_GIVEN INSTRUCTION 1_. Please condense the paragraph of the Marcin Bors profile that begins "He started working as a sound engineer" into a short bulleted list that keeps its main facts.

_EXTRACT TO READ_.
Marcin Bors (born May 30, 1978), is a Polish record producer, sound engineer and multi-instrumentalist.

He started working as a sound engineer in the late 1990s, mostly with heavy metal bands such as Artrosis, Lost Soul and Moonlight among others. In the late 2000s, Bors became a prominent producer for the Polish alternative rock music scene. Over the years he worked for such groups as Hey, Pogodno, Muchy, Myslovitz and Hurt among others. Although recognized as a rock producer, he also worked with hip-hop and reggae artists Donguralesko, Mesajah, Jamal and Mrozu.
 
In 2010 Marcin Bors, with Paweł Krawczyk, received the Fryderyk, an annual award in the Polish music industry, in the Best Production category (Produkcja muzyczna roku). Between 2008 and 2013 Bors received seven other nominations for that award.

_Extracted data entries_.
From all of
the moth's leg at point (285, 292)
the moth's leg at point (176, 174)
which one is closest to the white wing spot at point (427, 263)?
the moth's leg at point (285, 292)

_GIVEN INSTRUCTION 2_. Print every line of the listing above, unchanged.

_COMPLETE RESPONSE 1_.
- Began as a sound engineer in the late 1990s, mostly with heavy metal bands such as Artrosis, Lost Soul and Moonlight.
- Became a prominent producer on the Polish alternative rock scene in the late 2000s.
- Worked with groups including Hey, Pogodno, Muchy, Myslovitz and Hurt.
- Though recognized as a rock producer, also worked with hip-hop and reggae artists Donguralesko, Mesajah, Jamal and Mrozu.

_COMPLETE RESPONSE 2_.
From all of
the moth's leg at point (285, 292)
the moth's leg at point (176, 174)
which one is closest to the white wing spot at point (427, 263)?
the moth's leg at point (285, 292)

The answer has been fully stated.